**ENTRIES SHOWN**:

^^^^

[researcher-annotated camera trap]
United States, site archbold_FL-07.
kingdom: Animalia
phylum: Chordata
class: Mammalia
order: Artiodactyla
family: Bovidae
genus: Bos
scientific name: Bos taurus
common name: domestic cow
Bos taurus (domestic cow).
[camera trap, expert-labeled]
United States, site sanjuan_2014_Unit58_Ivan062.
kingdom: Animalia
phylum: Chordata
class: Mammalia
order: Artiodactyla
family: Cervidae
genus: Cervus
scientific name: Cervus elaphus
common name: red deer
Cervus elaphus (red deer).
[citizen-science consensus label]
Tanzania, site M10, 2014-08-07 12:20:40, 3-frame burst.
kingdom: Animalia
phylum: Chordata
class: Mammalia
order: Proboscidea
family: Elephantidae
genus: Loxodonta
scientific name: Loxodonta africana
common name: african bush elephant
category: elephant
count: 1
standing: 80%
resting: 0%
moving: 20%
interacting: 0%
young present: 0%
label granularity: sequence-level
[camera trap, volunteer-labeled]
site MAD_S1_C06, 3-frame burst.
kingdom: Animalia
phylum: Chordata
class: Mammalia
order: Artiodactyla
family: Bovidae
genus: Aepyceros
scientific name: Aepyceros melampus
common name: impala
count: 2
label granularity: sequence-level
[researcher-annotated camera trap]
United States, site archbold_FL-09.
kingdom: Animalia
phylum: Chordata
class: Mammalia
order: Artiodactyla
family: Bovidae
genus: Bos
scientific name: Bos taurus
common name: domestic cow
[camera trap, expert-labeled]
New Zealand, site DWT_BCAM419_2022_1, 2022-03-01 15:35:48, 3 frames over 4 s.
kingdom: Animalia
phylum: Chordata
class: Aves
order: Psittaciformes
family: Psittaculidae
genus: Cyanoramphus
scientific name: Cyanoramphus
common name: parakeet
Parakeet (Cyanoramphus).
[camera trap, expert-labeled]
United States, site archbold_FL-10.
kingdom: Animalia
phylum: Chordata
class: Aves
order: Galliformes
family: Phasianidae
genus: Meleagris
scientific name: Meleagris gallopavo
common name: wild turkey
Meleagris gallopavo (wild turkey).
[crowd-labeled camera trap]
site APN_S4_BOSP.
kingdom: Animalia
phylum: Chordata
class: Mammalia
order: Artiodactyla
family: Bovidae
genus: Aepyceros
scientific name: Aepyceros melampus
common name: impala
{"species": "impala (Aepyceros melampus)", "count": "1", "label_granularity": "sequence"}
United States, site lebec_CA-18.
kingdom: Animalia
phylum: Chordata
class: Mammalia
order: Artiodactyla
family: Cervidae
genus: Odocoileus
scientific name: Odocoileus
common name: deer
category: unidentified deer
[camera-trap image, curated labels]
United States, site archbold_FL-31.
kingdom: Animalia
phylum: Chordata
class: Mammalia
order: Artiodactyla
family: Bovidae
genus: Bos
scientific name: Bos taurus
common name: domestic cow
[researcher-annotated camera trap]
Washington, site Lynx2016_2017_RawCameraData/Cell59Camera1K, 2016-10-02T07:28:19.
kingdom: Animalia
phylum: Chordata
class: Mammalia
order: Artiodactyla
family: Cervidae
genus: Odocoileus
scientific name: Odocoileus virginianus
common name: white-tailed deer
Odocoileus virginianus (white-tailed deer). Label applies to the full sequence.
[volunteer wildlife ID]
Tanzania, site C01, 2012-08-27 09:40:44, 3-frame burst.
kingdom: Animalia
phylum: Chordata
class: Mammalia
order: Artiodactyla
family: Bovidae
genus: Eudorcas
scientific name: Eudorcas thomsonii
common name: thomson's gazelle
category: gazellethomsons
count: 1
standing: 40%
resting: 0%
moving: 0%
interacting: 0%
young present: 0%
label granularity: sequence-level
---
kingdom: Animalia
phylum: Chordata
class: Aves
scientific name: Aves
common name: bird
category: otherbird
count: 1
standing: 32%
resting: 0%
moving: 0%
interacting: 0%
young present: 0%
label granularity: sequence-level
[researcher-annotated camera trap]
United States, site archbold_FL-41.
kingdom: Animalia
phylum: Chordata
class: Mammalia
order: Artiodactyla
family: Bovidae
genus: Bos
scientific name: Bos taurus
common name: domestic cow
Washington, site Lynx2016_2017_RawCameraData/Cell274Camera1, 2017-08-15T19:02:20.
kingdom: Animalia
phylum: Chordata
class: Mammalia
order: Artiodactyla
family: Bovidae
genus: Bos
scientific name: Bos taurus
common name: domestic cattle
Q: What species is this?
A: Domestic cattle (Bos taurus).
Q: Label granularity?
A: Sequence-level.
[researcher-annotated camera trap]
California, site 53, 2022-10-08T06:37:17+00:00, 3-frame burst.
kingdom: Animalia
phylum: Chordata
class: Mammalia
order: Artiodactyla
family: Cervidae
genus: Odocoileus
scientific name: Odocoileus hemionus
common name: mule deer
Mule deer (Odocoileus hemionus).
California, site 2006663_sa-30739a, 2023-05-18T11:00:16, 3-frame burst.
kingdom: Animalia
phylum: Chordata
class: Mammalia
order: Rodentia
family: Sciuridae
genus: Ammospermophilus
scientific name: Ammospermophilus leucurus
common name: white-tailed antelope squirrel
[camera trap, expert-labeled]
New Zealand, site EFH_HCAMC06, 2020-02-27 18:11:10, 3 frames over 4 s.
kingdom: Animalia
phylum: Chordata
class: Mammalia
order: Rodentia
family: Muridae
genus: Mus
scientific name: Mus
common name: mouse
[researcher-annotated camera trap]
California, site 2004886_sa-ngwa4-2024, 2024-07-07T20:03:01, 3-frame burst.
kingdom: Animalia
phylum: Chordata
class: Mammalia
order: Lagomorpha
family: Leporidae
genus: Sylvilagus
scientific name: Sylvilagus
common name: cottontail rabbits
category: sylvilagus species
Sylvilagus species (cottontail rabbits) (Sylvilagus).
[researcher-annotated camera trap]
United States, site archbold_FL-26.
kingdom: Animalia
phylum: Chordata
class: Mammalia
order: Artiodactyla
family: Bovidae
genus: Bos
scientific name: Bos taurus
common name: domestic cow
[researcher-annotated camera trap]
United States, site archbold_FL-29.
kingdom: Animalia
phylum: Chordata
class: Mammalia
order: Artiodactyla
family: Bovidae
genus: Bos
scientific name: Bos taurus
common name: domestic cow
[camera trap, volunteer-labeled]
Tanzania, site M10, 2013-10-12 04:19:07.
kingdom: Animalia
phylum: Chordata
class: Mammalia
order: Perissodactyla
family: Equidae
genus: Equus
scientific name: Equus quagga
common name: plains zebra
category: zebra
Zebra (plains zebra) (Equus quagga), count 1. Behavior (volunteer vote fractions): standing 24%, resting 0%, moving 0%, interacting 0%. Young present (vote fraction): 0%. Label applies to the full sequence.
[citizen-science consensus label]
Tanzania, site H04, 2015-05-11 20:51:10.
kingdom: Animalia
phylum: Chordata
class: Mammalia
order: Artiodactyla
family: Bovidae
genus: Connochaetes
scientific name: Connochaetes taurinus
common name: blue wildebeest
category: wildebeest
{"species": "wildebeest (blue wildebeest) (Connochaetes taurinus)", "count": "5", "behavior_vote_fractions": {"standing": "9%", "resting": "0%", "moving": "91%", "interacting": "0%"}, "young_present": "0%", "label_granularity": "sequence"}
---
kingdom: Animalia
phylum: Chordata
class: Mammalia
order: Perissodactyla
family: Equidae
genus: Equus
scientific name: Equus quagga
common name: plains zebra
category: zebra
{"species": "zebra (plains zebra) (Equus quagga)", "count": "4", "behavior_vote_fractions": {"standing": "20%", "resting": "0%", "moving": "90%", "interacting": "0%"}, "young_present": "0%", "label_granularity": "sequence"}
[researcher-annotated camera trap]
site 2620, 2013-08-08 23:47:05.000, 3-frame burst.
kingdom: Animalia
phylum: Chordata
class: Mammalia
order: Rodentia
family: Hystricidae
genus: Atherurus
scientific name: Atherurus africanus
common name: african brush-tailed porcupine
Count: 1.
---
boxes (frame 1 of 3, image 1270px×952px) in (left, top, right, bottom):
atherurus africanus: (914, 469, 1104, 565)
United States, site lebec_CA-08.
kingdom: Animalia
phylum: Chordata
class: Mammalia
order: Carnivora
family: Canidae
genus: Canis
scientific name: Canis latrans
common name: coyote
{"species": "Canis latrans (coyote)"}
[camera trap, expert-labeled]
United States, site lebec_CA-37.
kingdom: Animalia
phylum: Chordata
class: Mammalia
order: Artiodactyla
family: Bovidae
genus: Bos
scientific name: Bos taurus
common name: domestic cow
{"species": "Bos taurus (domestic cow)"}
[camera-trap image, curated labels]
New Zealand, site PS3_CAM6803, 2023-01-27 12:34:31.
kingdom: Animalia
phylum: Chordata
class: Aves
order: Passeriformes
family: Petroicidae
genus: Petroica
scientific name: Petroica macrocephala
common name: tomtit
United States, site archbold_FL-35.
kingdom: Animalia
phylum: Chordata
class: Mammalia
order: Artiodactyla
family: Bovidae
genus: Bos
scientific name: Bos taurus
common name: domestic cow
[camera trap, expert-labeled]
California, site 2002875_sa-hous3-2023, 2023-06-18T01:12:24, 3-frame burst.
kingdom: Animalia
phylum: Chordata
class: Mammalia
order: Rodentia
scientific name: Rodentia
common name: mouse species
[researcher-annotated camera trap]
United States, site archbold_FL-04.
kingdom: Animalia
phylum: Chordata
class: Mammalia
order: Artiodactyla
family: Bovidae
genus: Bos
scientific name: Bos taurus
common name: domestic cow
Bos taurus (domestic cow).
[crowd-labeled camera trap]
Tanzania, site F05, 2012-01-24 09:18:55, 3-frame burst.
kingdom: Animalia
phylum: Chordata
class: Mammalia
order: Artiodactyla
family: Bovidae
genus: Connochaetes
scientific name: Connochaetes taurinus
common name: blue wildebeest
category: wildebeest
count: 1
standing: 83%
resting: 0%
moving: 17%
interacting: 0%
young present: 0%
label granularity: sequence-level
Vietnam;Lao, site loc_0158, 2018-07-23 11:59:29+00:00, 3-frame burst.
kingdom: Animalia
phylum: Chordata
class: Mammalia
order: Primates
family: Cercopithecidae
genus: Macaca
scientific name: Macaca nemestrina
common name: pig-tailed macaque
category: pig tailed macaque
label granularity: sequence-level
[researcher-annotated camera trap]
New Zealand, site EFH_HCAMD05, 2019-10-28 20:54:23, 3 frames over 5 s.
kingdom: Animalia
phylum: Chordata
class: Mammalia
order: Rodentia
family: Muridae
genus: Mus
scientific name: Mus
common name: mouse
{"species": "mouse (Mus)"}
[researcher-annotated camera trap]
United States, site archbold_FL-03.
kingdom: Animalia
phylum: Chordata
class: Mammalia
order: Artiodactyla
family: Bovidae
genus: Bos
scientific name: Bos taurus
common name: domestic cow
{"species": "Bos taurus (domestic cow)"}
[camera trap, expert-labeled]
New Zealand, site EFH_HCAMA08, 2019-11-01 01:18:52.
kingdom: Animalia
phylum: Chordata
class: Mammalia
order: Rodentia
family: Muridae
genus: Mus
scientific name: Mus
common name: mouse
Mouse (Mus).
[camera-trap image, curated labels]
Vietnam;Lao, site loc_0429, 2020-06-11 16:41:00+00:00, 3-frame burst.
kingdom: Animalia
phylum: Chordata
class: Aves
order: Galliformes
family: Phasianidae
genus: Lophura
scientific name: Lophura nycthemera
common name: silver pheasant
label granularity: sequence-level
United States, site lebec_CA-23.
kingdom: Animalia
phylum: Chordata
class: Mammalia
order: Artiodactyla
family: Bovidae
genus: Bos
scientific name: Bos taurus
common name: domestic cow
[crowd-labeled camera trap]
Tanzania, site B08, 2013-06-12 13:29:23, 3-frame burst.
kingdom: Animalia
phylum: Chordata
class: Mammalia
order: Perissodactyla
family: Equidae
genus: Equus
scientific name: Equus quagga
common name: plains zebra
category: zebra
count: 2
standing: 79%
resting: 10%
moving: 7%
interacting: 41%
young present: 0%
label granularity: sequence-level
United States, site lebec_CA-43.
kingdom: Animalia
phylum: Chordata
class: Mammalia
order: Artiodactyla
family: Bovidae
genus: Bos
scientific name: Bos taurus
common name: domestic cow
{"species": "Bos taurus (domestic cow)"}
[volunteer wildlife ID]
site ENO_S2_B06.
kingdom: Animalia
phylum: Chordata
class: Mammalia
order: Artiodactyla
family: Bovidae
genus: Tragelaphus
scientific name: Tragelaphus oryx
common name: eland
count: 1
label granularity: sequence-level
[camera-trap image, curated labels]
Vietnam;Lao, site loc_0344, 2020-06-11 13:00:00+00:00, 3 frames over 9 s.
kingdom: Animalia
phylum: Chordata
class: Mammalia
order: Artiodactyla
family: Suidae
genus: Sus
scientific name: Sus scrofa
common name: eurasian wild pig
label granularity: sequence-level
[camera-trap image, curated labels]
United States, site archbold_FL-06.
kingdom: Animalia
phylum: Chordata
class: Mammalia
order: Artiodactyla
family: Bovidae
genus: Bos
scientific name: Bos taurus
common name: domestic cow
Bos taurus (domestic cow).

^^^^

**GOAL OF THE EXERCISE**: The response should consist only of the lines running from the one that contains "Vietnam;Lao, site loc_0344, 2020-06-11" through the end of the material, repeated exactly.

**REPLY**:
Vietnam;Lao, site loc_0344, 2020-06-11 13:00:00+00:00, 3 frames over 9 s.
kingdom: Animalia
phylum: Chordata
class: Mammalia
order: Artiodactyla
family: Suidae
genus: Sus
scientific name: Sus scrofa
common name: eurasian wild pig
label granularity: sequence-level
[camera-trap image, curated labels]
United States, site archbold_FL-06.
kingdom: Animalia
phylum: Chordata
class: Mammalia
order: Artiodactyla
family: Bovidae
genus: Bos
scientific name: Bos taurus
common name: domestic cow
Bos taurus (domestic cow).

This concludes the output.